読みは、旧「さんぜんじ」観音堂。寺伝によると天文12 年(1543)、戸隠(とがくし)奥院円明坊(佑)弘が、天台末派になることを条件に、戸隠一山の力を借り、十二坊を構えて開基。永禄4年(1561)第4次川中島の戦い前後、戦火によって焼失し、武田信玄の援助を受けた。
その後、丸山家が観音堂を建立し、戸隠山末寺となったが、堂宇ともに焼失。やがて衰亡し、1700年代に中興。文政4年(1821)武田信玄家臣の丸子弥平太直久を祖とする八代目、丸子右衛門直頼が本尊を奉戴(ほうたい)して再建した。当初は現在の場所より下の平地に建っていたという。明治維新後は、天台宗の善光寺大勧進末寺となった。
京都の清水寺を模した懸崖造り(けんがいづくり)で、飛鳥仏の面影を残す銅造観音菩薩立像は国重要文化財。

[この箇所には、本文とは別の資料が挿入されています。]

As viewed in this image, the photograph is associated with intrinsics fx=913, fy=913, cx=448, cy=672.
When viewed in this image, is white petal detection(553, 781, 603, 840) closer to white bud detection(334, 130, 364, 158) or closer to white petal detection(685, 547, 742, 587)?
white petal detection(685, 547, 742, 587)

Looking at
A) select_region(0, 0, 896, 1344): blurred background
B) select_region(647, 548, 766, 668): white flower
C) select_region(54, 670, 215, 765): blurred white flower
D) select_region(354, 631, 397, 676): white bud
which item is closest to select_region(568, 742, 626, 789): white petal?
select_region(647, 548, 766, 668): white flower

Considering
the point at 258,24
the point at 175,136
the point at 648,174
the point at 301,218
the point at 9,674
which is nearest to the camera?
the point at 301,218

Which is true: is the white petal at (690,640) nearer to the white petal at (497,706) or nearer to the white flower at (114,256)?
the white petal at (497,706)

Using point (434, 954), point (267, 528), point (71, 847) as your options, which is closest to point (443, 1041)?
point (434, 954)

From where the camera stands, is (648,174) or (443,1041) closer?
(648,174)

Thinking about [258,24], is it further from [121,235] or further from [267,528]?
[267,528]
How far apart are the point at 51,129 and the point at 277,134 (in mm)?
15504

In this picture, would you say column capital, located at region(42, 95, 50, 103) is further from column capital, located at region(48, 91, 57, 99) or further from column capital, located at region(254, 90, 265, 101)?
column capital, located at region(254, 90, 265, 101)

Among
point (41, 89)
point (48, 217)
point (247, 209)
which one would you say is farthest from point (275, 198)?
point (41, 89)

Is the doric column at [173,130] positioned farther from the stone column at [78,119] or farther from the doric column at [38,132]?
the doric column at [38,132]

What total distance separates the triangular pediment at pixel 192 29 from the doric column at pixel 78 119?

7世紀後半の作とされ、長野県下で最古の仏像である。観音堂へ続く石段前には「信玄駒つなぎの桜」と呼ばれるしだれ桜の大樹がある。川中島の戦いを前に、武田信玄が勝利祈願をした際、馬を繋いだとの伝説をもつ。
観音堂からは、三登山(みとやま)へのトレッキングコースも整備されている。